## PROBLEM TO SOLVE
Reproduce only the lines from the line containing "Noting what this" to the end of the entries below, including both of those lines.

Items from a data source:
--- START ---

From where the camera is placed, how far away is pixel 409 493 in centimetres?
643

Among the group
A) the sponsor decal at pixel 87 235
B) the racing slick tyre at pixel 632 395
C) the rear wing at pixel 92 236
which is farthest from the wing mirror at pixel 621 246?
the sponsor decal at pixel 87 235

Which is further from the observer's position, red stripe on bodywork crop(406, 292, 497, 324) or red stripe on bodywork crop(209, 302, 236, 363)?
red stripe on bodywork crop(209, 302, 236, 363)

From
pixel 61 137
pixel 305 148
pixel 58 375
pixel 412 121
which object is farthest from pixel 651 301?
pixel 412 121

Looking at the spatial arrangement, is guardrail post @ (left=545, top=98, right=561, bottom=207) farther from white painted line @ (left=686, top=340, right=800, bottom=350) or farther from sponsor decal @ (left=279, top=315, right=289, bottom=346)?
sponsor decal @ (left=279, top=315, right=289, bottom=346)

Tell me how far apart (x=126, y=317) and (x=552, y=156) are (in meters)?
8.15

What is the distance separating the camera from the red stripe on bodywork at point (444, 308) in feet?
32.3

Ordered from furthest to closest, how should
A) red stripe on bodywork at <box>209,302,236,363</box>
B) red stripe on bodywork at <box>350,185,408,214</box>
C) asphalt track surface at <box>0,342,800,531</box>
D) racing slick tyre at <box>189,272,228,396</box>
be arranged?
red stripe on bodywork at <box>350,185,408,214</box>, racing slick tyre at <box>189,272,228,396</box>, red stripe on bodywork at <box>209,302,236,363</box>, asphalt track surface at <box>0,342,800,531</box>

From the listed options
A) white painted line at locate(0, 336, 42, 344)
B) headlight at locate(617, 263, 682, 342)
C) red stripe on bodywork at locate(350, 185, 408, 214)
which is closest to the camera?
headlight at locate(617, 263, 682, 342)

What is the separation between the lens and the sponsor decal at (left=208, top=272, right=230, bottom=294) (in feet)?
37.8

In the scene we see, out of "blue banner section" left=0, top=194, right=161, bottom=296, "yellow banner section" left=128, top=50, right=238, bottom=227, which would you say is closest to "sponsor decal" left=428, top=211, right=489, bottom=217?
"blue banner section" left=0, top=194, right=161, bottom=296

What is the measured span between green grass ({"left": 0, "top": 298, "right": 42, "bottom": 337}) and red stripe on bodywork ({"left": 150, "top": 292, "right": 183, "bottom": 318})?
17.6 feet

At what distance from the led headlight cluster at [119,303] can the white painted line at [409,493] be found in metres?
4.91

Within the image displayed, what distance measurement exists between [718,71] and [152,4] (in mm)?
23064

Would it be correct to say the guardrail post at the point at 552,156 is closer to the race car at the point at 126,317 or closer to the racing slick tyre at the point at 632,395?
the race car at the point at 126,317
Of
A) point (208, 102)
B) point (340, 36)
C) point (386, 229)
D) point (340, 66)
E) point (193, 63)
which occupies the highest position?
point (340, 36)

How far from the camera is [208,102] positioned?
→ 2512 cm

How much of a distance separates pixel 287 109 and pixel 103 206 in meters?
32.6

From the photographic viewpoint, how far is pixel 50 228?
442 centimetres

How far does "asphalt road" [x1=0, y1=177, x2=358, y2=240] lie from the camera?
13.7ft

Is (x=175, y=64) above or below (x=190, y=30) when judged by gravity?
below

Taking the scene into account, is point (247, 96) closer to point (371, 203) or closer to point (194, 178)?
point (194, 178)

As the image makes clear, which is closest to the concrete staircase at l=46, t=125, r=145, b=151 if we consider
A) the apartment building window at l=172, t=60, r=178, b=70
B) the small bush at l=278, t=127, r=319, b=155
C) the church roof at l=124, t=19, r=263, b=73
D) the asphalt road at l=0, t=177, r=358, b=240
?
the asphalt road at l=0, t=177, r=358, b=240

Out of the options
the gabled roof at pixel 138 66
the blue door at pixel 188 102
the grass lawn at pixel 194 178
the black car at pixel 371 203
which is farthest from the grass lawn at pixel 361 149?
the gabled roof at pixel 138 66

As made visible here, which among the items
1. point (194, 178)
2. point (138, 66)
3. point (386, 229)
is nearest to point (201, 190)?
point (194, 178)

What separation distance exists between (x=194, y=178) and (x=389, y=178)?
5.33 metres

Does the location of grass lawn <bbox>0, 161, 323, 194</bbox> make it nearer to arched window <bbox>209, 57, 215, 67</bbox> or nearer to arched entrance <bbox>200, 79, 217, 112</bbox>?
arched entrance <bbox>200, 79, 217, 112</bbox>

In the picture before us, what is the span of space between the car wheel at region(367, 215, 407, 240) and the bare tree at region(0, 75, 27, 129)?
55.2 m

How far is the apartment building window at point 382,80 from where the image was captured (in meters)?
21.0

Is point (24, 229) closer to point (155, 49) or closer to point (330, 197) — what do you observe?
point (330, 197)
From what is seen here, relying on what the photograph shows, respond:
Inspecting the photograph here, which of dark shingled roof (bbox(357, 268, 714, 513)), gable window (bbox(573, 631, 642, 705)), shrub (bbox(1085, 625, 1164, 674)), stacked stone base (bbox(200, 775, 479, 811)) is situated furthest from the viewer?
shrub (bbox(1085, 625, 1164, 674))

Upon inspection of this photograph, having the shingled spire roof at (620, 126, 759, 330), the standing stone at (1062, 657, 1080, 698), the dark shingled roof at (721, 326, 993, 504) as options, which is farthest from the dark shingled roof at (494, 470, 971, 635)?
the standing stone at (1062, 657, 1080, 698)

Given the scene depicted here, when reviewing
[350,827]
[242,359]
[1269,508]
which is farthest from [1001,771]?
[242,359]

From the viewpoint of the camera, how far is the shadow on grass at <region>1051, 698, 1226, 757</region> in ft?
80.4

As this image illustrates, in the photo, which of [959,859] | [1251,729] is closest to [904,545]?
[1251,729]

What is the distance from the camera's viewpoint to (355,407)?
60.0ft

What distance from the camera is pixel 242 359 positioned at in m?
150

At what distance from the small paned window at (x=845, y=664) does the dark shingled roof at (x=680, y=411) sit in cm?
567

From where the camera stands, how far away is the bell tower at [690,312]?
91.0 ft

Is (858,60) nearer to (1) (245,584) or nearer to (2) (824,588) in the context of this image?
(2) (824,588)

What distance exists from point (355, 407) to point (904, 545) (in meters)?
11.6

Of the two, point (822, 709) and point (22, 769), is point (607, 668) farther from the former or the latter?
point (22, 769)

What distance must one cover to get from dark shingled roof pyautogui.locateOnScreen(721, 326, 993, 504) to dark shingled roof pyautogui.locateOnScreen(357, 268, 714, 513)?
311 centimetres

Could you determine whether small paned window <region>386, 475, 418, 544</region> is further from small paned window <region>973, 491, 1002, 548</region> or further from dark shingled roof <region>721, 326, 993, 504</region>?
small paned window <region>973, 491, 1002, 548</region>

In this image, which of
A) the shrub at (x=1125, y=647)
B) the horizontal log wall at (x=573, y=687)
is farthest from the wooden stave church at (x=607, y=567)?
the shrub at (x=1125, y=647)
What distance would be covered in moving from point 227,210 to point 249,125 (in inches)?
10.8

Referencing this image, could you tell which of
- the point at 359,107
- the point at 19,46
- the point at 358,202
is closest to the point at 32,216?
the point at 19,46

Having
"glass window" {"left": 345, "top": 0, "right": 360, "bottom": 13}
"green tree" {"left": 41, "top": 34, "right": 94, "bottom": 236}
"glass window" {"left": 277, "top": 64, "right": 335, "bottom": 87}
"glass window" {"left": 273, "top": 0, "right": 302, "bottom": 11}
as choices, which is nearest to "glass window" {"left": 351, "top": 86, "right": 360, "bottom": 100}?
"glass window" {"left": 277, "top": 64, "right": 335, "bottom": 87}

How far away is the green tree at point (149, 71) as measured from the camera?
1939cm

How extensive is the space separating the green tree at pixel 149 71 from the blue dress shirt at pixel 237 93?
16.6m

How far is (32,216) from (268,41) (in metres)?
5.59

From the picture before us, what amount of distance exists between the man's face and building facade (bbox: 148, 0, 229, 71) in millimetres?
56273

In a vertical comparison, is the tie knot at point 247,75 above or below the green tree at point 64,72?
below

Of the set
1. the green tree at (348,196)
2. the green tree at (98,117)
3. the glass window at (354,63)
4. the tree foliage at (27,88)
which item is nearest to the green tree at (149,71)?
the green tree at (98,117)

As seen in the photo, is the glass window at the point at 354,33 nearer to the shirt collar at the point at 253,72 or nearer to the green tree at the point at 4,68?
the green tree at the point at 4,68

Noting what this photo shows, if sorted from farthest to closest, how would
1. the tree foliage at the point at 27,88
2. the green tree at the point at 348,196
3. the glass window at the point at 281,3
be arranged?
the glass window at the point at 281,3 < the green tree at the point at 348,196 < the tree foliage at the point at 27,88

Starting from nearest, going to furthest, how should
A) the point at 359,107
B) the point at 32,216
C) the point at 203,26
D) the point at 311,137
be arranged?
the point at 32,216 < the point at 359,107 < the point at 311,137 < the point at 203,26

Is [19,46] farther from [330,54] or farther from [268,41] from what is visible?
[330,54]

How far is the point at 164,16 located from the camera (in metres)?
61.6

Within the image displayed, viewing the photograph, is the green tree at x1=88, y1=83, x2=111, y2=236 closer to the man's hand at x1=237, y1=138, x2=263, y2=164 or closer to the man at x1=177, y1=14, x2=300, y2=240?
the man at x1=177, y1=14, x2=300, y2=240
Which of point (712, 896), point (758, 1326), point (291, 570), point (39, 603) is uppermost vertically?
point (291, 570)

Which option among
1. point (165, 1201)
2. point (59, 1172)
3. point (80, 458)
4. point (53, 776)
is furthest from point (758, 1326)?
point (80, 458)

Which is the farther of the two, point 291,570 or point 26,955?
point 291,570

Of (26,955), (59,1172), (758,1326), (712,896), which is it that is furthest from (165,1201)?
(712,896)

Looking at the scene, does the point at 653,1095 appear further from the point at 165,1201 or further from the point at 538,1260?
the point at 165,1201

--- END ---

## RESULT OF THE EXERCISE
Noting what this photo shows, if sorted from farthest to closest, how would
1. the tree foliage at the point at 27,88
2. the green tree at the point at 348,196
3. the glass window at the point at 281,3
be arranged?
the glass window at the point at 281,3 < the green tree at the point at 348,196 < the tree foliage at the point at 27,88

Starting from nearest, going to furthest, how should
A) the point at 359,107
B) the point at 32,216
C) the point at 203,26
D) the point at 311,137
be arranged?
the point at 32,216 < the point at 359,107 < the point at 311,137 < the point at 203,26

Is [19,46] farther from [330,54] or farther from [268,41] from what is visible?
[330,54]

How far is the point at 164,16 located from the camera (in metres)?
61.6

Within the image displayed, viewing the photograph, is the green tree at x1=88, y1=83, x2=111, y2=236 closer to the man's hand at x1=237, y1=138, x2=263, y2=164 or closer to the man at x1=177, y1=14, x2=300, y2=240?
the man at x1=177, y1=14, x2=300, y2=240
Which of point (712, 896), point (758, 1326), point (291, 570), point (39, 603) is uppermost vertically?
point (291, 570)

Which option among
1. point (165, 1201)
2. point (59, 1172)
3. point (80, 458)
4. point (53, 776)
is furthest from point (758, 1326)?
point (80, 458)

Which is the farther of the two, point 291,570 or point 26,955?
point 291,570

Of (26,955), (59,1172), (758,1326), (712,896), which is it that is furthest from (165,1201)?
(712,896)

Looking at the scene, does the point at 653,1095 appear further from the point at 165,1201 or further from the point at 538,1260?
the point at 165,1201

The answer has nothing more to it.